Facebook has just helped take down individuals responsible for a massive botnet that spread through social networks.
In an announcement by the US Federal Bureau of Investigation, the agency said that “Facebook’s security team provided assistance to law enforcement throughout the investigation by helping to identify the root cause, the perpetrators, and those affected by the malware.”
The botnet bosses taken down by the operation are connected to the Butterfly Botnet which spread via the Yahos malware.
According to the FBI, 10 individuals from Bosnia and Herzegovina, Croatia, Macedonia, New Zealand, Peru, the United Kingdom, and the United States were arrested in the operation to take down the Butterfly Botnet.
Facebook users were attacked by the malware “from 2010 to October 2012, and security systems were able to detect affected accounts and provide tools to remove these threats,” the FBI says.
The botnet itself was massive with more 11 million computer systems infected, the FBI says. Throughout its run, the Butterfly Botnet was responsible for more than $850 million in losses.
The botnet pilfered financial information like credit card numbers and bank information from the computers the Yahos malware infected. It also stole other information from the computers it infected.
Facebook said in a statement it posted on its site that its Security Team works with groups both within Facebook and in the computer security community at-large, to build secure systems and fight threats whenever they are identified.
“This week, we were fortunate enough to work with the Federal Bureau of Investigation (FBI) and other industry leaders in taking down the Butterfly Botnet, also known as Yahos and Slenfbot,” the social network added.
“While only a small subset of the 11 million computers infected had accounts on Facebook, our malware researchers were able to provide intelligence to law enforcement about the virus’ architecture and the perpetrators responsible, culminating in the arrests this week,” it explained further.
“The Yahos and Slenfbot viruses operated as a botnet – a collection of infected computers controlled by the virus’ owners. The viruses stole victims’ credentials, credit card information, and in some cases, spammed their Facebook friends. Law enforcement estimates total worldwide losses from this set of botnets to be approximately $850 million US Dollars,” Facebook noted.
According to Facebook, it began investigating the Yahos malware way back in 2010. In a simplified explanation how Facebook worked on the case, it says: “Once we were able to identify affected accounts, we were able to mitigate the threats posed by these viruses. We provided free anti-virus software to remediate impacted accounts, and our anti-spam systems were able to block much of the malicious content. These anti-virus tools helped users clean up any infected devices and curbed the spread of the virus. As a result of our research, we were able to provide intelligence to law enforcement agencies about the capabilities and architecture of the malware.”
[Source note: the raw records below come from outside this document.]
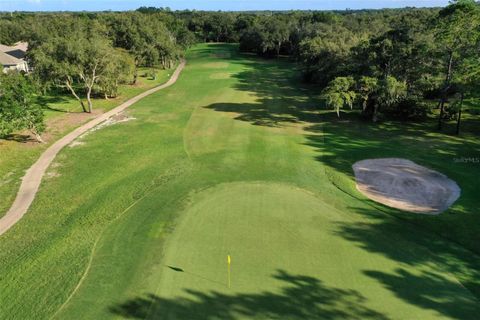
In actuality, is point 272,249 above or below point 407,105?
below

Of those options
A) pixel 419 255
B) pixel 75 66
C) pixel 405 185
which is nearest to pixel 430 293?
pixel 419 255

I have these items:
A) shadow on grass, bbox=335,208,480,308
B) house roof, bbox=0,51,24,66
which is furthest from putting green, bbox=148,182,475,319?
house roof, bbox=0,51,24,66

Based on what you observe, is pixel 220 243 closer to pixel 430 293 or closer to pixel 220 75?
pixel 430 293

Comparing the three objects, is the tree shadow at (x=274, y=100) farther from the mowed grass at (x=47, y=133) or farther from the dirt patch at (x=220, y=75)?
the mowed grass at (x=47, y=133)

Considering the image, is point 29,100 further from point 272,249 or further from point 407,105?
point 407,105

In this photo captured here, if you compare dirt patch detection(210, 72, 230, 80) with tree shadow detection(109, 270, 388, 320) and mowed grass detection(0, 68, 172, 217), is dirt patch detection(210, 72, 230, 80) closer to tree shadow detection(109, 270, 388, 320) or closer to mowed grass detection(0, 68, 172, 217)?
mowed grass detection(0, 68, 172, 217)

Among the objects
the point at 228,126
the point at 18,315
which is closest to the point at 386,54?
the point at 228,126
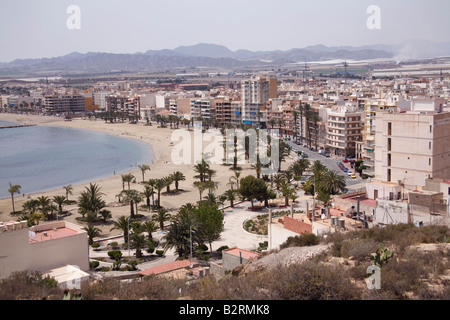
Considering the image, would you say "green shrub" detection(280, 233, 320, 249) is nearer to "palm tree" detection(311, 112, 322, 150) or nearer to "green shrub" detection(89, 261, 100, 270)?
"green shrub" detection(89, 261, 100, 270)

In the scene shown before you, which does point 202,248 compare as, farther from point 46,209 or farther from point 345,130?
point 345,130

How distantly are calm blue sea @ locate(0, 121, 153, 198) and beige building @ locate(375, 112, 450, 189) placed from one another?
17911 mm

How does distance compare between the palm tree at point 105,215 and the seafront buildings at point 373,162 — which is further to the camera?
the palm tree at point 105,215

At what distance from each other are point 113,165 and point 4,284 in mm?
28602

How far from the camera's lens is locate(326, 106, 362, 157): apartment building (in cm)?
3312

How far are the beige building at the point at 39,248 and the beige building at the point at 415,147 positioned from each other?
32.4 feet

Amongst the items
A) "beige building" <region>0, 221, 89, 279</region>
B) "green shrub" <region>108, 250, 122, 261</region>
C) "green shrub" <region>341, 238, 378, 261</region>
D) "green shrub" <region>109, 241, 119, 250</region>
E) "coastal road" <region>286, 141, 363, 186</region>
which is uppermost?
"green shrub" <region>341, 238, 378, 261</region>

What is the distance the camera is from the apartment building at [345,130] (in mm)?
33125

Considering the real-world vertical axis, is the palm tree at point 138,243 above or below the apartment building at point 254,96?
below

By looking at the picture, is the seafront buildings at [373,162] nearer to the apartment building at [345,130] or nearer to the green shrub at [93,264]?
the apartment building at [345,130]

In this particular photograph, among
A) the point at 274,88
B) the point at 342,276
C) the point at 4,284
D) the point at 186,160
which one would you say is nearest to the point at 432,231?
the point at 342,276

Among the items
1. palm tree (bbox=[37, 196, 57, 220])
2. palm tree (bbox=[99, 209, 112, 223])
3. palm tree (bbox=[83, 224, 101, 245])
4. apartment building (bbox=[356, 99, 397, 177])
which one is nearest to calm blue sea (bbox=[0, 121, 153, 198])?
palm tree (bbox=[37, 196, 57, 220])

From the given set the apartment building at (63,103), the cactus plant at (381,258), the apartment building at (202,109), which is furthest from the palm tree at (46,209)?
the apartment building at (63,103)
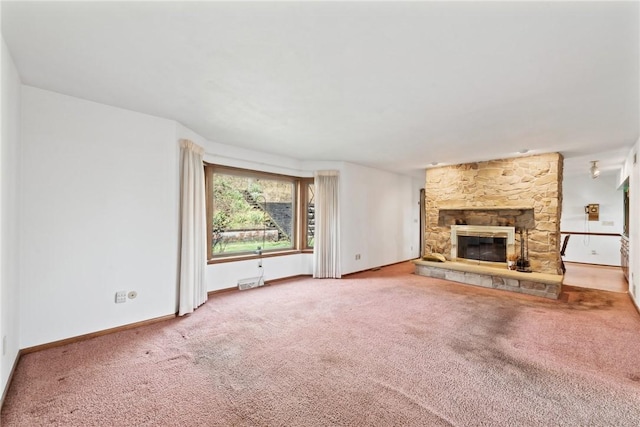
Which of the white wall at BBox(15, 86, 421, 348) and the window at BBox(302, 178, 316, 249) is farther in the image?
the window at BBox(302, 178, 316, 249)

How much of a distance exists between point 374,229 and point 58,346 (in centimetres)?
563

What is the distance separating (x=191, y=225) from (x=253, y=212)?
164cm

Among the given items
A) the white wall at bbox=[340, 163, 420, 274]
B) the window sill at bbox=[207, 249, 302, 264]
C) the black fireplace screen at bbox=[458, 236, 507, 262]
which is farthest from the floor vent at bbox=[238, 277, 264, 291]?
the black fireplace screen at bbox=[458, 236, 507, 262]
The FBI says that the investigation was conducted by its Cyber Division, International Operations Division, and its field offices in Albany, Baltimore, Boston, Charlotte, Cincinnati, Cleveland, Dallas, El Paso, Honolulu, Jacksonville, Los Angeles, Milwaukee, New Haven, New Orleans, Norfolk, Philadelphia, Pittsburgh, Sacramento, San Diego, San Juan, St. Louis, Tampa, and Washington Field.
The FBI also noted that the Department of Justice’s Computer Crime and Intellectual Property Section as well as the U.S. Attorney’s Office for the District of Hawaii, the U.S. Attorney’s Office for the Western District of Pennsylvania and the U.S. Attorney’s Office for the District of Columbia worked on the case.
The whole operation involved many other law enforcement agencies from around the world.
Apart from Facebook, the FBI also worked with Bosnia and Herzegovina’s Republika Srpska Ministry of Interior; Republic of Croatia, Ministry of Interior General Police Directorate, National Police Office for Suppression of Corruption and Organized Crime; New Zealand Police; Peruvian National Police; and the United Kingdom’s Serious Organised Crime Agency.
Facebook has warned, however, that the Butterfly Botnet may still not be finished for good even though “Facebook has seen no new infections since October 2012”.
Throughout the operation to defend the social network against the malware spreading through it, Facebook noted that the botnet’s operators were modifying and improving the Yahos malware to adapt to countermeasures.
“While the Yahos and Slenfbot botnets have been taken offline, some people’s devices may still be infected by malware,” Facebook says.
Facebook urges people to visit the Facebook malware checkpoint at http://on.fb.me/infectedMSE to check for the Yahos malware.
“At Facebook, our primary concern is keeping users and their data safe. We are proud of our continued work with law enforcement to ensure the perpetrators behind these threats and others are brought to justice, not simply shut out from our site,” the social network said in a statement.